DATASET RECORDS ::
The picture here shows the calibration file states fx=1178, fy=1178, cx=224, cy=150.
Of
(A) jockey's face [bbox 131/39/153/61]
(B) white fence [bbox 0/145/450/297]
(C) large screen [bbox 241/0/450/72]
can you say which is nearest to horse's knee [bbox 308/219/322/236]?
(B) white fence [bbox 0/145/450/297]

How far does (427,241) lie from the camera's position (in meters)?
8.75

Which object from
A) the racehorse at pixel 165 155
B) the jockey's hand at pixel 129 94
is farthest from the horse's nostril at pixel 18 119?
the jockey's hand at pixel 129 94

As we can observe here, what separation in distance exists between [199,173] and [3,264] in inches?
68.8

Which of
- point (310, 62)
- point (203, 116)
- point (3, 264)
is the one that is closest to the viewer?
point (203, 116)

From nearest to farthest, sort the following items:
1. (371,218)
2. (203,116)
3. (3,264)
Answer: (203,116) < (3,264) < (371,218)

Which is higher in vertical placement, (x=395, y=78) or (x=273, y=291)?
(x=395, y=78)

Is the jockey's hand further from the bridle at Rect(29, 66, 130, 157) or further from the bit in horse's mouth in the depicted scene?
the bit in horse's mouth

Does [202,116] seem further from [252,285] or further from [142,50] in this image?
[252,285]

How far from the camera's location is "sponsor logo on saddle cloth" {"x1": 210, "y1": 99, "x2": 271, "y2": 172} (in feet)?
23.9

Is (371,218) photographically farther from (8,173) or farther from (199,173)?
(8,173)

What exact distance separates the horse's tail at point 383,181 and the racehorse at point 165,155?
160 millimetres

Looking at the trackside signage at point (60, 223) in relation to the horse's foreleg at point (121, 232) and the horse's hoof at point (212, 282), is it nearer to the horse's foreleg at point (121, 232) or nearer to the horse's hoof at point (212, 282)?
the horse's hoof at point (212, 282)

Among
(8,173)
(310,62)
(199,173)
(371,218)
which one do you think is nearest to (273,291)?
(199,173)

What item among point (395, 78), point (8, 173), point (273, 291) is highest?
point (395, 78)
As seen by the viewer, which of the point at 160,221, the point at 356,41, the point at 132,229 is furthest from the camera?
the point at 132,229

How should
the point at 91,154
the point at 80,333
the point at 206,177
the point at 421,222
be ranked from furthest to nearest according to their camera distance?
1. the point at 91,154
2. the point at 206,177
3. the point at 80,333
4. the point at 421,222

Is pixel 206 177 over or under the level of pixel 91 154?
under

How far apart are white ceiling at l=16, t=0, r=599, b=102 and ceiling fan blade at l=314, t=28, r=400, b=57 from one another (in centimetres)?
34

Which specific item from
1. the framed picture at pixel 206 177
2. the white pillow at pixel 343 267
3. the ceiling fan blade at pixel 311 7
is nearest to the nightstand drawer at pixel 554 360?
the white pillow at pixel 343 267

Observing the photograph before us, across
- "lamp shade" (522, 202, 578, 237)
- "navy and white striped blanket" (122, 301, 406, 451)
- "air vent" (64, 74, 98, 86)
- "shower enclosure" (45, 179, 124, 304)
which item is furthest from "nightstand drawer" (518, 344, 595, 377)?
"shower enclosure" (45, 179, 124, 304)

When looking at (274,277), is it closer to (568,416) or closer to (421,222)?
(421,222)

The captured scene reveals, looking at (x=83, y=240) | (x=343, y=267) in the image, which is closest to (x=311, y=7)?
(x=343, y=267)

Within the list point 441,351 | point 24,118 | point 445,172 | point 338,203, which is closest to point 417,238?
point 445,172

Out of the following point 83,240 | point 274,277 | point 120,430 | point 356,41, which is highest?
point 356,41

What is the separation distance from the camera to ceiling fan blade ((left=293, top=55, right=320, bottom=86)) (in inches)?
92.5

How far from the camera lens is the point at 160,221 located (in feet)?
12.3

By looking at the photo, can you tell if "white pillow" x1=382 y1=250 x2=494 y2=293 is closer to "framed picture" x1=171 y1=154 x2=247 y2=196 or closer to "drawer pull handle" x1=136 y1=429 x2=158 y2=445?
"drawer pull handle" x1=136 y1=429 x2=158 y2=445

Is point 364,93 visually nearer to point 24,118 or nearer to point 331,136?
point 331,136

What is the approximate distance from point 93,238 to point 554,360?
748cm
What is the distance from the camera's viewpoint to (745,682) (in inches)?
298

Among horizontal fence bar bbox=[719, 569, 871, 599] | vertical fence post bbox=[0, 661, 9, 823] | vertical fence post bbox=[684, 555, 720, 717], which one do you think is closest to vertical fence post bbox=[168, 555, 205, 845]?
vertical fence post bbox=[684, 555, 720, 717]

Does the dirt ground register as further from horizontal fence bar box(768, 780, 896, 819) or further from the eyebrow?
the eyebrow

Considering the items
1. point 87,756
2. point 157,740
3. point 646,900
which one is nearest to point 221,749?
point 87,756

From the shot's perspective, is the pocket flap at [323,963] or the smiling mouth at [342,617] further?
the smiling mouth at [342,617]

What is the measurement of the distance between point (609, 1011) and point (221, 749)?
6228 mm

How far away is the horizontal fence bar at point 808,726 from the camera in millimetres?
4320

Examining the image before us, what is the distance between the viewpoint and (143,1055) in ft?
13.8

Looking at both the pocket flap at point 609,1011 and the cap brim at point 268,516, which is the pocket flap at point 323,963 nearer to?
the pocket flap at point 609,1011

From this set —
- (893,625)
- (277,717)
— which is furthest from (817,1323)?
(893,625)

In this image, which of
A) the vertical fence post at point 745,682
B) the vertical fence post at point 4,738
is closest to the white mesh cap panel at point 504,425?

AIM :: Rewrite the lines from the start of the entries through the line containing "can you say", inclusive, as a numbered list without blank lines.

TASK RESULT ::
1. The picture here shows the calibration file states fx=1178, fy=1178, cx=224, cy=150.
2. Of
3. (A) jockey's face [bbox 131/39/153/61]
4. (B) white fence [bbox 0/145/450/297]
5. (C) large screen [bbox 241/0/450/72]
6. can you say which is nearest to horse's knee [bbox 308/219/322/236]?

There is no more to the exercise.